Jahresbericht 2023/2024
PFLEGENDE ELTERN
Für sich selbst und andere etwas Gutes tun
Die Online-Beratung pflegen-und-leben.de richtet sich an alle pflegende Angehörige, die aufgrund ihrer privaten Lebenssituation eine Anlaufstelle benötigen, an die sie sich mit ihren Sorgen wenden können. Während sich in der Vergangenheit vermehrt Angehörige von älteren pflegebedürftigen Menschen an uns gewendet haben, erreichen uns nun zunehmend auch Anfragen von pflegenden Eltern, denen wir beratend zur Seite stehen dürfen.
In Deutschland leben insgesamt etwa 213.000 pflegebedürftige Kinder und Jugendliche im Alter von null bis 15 Jahren. Die Zahl erfasst nicht jene Menschen, die im Erwachsenenalter weiterhin von ihren Eltern betreut werden*. Durch die Erweiterung der Öffentlichkeitsarbeit auf Social Media, in Formaten wie dem Wegbegleiter-Podcast für pflegende Eltern und Workshops gelingt es pflegen-und-leben.de immer mehr, ihre Zielgruppe zu erreichen. Eine Entwicklung, die für diese Gruppe sehr wichtig ist, da es strukturell an gesetzlichen Unterstützungsleistungen mangelt.
„Wir machen im Umgang mit pflegenden Eltern oft die Erfahrung, dass sie sich von Institutionen und Ämtern alleingelassen fühlen. Die Pflege des Kindes führt zu wenig bis zu keinem Raum für eigene Bedürfnisse und starker Überlastung. Gleichzeitig machen sich pflegende Eltern häufig viel Druck, haben Angst vor Stigmatisierungen oder von außen als schlechte Eltern bewertet zu werden, die ihre Kinder oder ihre Lebenssituation nicht im Griff haben. Das sind natürlich enorme Mehrfachbelastungen, insbesondere angesichts dessen, was sie jeden Tag für ihre Kinder und ihre Familie leisten“, erklärt Marlene Ziegler-Stein, psychologische Beraterin bei pflegen-und-leben.de.

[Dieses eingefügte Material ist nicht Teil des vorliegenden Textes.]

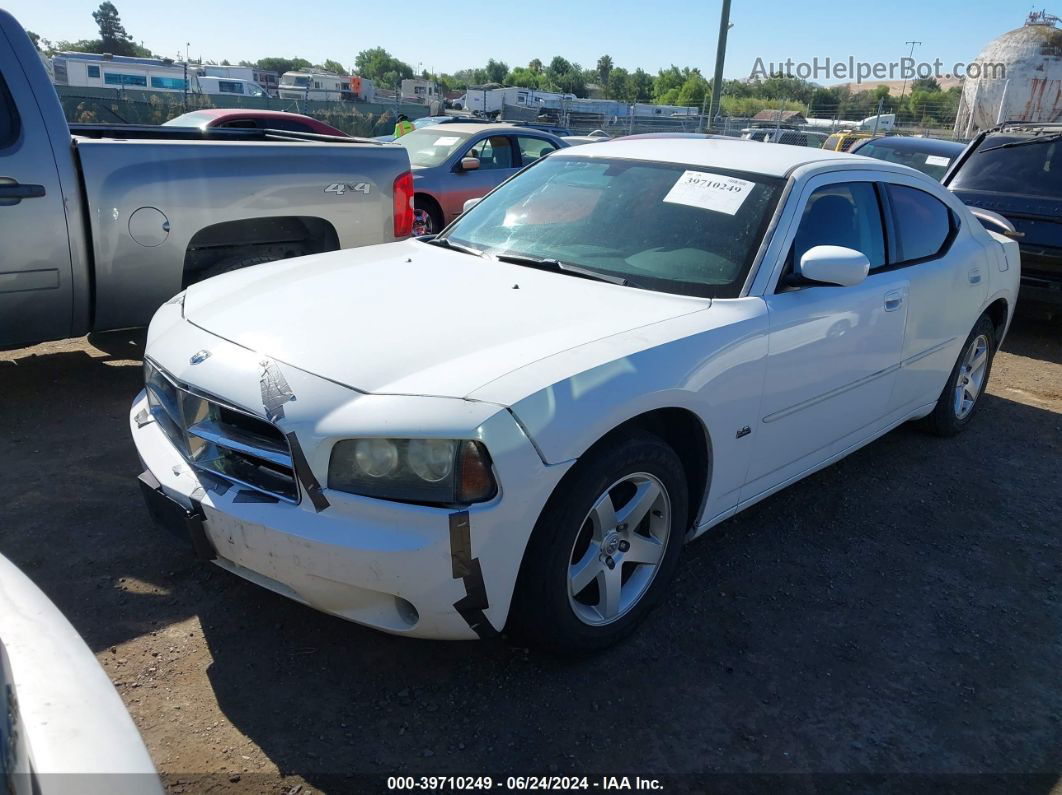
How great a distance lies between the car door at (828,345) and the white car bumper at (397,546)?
1.28 m

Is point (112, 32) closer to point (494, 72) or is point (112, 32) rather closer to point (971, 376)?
point (494, 72)

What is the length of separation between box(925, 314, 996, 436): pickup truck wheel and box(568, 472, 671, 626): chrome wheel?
2.82m

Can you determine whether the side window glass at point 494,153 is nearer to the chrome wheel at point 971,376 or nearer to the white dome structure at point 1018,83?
the chrome wheel at point 971,376

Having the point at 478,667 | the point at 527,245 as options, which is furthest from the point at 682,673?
the point at 527,245

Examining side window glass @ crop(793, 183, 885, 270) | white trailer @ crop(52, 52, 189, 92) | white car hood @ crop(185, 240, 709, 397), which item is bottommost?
white car hood @ crop(185, 240, 709, 397)

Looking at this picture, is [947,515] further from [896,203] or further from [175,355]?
[175,355]

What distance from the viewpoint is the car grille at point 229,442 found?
8.20 ft

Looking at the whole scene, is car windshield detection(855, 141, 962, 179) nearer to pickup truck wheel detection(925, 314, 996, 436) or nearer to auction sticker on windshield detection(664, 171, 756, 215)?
pickup truck wheel detection(925, 314, 996, 436)

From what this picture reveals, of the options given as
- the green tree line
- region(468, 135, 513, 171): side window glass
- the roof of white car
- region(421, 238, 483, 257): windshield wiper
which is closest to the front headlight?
region(421, 238, 483, 257): windshield wiper

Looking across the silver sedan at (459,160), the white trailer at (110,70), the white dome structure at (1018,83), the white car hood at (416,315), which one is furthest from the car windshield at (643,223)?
the white trailer at (110,70)

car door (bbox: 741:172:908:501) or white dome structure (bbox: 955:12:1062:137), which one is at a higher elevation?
white dome structure (bbox: 955:12:1062:137)

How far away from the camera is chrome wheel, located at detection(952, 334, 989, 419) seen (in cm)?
509

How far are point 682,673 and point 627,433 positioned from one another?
2.87 ft

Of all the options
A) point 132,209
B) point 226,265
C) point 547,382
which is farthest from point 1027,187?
point 132,209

Das Pflegesystem in Deutschland ist auf die Betreuung von älteren Menschen ausgerichtet. Beratungsstellen und Kassen sind vielmehr auf solche Fälle vorbereitet, kennen Unterstützungsmöglichkeiten für altersbedingte Krankheiten. Pflegebedürftige Kinder und Eltern werden dabei zu einem blinden Fleck und von Maßnahmen zur Verbesserung der Pflegesituation nicht wirklich berücksichtigt. Kostenbremsen oder Zuschläge für Heimunterbringungen haben hier beispielsweise weniger Relevanz, da die Kinder in den meisten Fällen nicht stationär behandelt werden, sondern Zuhause leben. Somit bleiben notwendige Unterstützungsangebote oft aus. Wozu kann man pflegenden Eltern also raten, damit der Spagat zwischen der Pflege des Kindes und Zeit für sich selbst gelingt?

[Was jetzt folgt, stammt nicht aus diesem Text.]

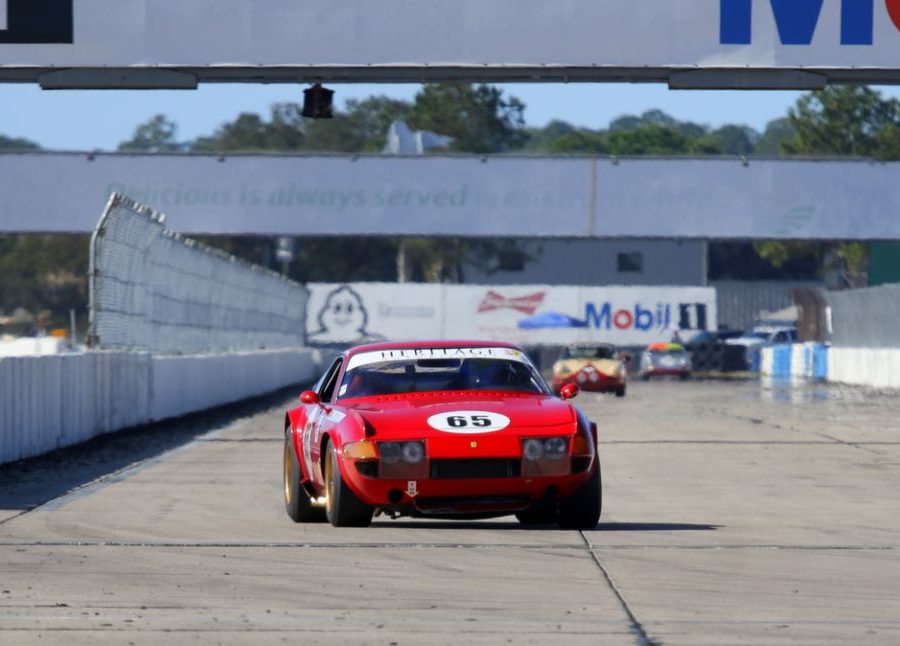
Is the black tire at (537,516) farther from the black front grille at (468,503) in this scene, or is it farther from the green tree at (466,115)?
the green tree at (466,115)

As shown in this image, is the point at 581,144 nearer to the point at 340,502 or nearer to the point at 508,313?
the point at 508,313

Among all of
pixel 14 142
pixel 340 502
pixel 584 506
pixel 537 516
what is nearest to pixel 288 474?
pixel 340 502

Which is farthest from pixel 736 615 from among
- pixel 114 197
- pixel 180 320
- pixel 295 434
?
pixel 180 320

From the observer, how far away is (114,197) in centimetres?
2447

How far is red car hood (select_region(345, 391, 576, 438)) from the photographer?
37.8 ft

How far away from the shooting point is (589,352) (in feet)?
145

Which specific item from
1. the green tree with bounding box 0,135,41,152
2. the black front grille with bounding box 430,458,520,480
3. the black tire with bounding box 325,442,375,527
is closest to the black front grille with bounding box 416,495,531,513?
the black front grille with bounding box 430,458,520,480

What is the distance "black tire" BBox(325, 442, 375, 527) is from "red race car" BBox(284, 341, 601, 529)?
10mm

„Wir raten zum sogenannten ‚Inselhopping‘. Hier geht es darum, sich kleine Auszeiten und Wohlfühlmomente zu bewahren und zu genießen. Zwischen diesen kleinen Augenblicken liegen nämlich höchstwahrscheinlich sehr anstrengende Phasen mit reichlich Belastung, Stress sowie starken Emotionen. Die Wohlfühlmomente können also wie kleine Inseln funktionieren, man springt von einer zur anderen“, empfiehlt Dr. Jana Toppe, Abteilungsleitung.
Viele Eltern erleben auch im Zuge der Pflegesituation eine Erfahrung des Self-Empowerments. Sie informieren sich eingehend über das Krankheitsbild des pflegebedürftigen Kindes, werden zu Expert:innen für die eigene Pflegesituation und vorhandenen Möglichkeiten. Das kann sehr bestärkend wirken und ihnen helfen, sich handlungsfähiger zu fühlen. Auf der Webseite von pflegen-und-leben.de gibt es auch mehrere Audiodateien mit Entspannungs- und Imaginationsübungen, die wir empfehlen, um sich Momente der Ruhe zu gönnen.

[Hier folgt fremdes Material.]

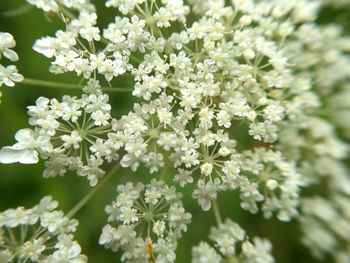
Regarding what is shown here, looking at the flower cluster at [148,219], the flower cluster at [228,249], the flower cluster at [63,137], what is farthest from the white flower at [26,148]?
the flower cluster at [228,249]

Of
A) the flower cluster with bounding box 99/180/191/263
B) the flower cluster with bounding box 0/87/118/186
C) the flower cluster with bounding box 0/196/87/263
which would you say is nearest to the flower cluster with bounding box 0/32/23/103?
the flower cluster with bounding box 0/87/118/186

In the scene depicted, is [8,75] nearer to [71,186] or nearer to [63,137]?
[63,137]

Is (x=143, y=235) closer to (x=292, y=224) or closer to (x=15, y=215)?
(x=15, y=215)

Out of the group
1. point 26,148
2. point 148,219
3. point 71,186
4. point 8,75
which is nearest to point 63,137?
point 26,148

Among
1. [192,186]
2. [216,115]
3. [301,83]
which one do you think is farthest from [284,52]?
[192,186]

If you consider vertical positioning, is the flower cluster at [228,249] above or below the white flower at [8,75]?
below

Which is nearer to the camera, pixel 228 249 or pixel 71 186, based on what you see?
pixel 228 249

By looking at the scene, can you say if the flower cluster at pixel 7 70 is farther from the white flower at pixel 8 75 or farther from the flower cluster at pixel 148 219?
the flower cluster at pixel 148 219
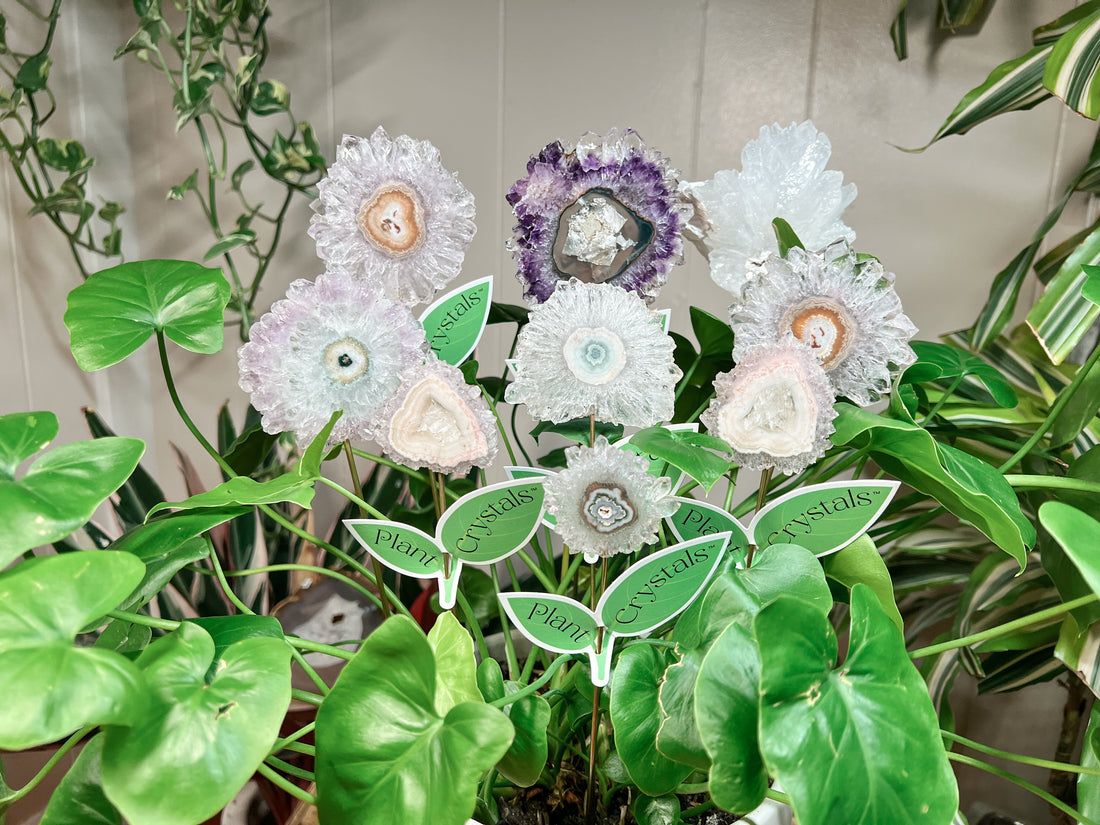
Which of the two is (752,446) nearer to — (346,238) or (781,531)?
(781,531)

Eine dieser Übungen geht folgendermaßen:
Suchen Sie sich einen bequemen Platz zum Sitzen oder Liegen. Achten Sie darauf, dass ihre Füße oder Beine gut geerdet sind, die Arme locker und insgesamt der ganze Körper entspannt. Wenn Sie möchten, können Sie die Augen schließen. Atmen Sie mehrmals ruhig tief ein und aus und spüren Sie, wie der Atem fließt. Lassen Sie jetzt alle Gedanken, die Sie beschäftigen weiterziehen und stellen Sie sich darauf ein, ein ganz eigenes schönes Bild zu finden. Gehen Sie jetzt gedanklich zurück zu einer schönen Situation in Ihrem Leben. Es soll ein Moment sein, in dem Sie sich sehr wohlgefühlt haben. Ein Moment der Unbeschwertheit. Seien Sie aufmerksam, welche Bilder vor ihrem inneren Auge auftauchen und bleiben Sie irgendwann bei einem Bild stehen. Jetzt schauen Sie noch einmal genau hin. Was sehen Sie da? Welche Jahreszeit ist in Ihrem Bild, welche Tageszeit? Und welche Details können Sie entdecken, wenn Sie genau hinschauen. Stellen, Sie sich vor, Sie sind ein Teil Ihres Bildes. Was hören Sie? Riechen Sie etwas, wie ist die Luft? Wie fühlt sich der Boden unter ihren Füßen an? Bleiben Sie bei diesem Bild, spüren Sie, wie gut es Ihnen geht, wie entspannt Sie sich fühlen und bleiben Sie jetzt ein paar Minuten in dieser Entspannung.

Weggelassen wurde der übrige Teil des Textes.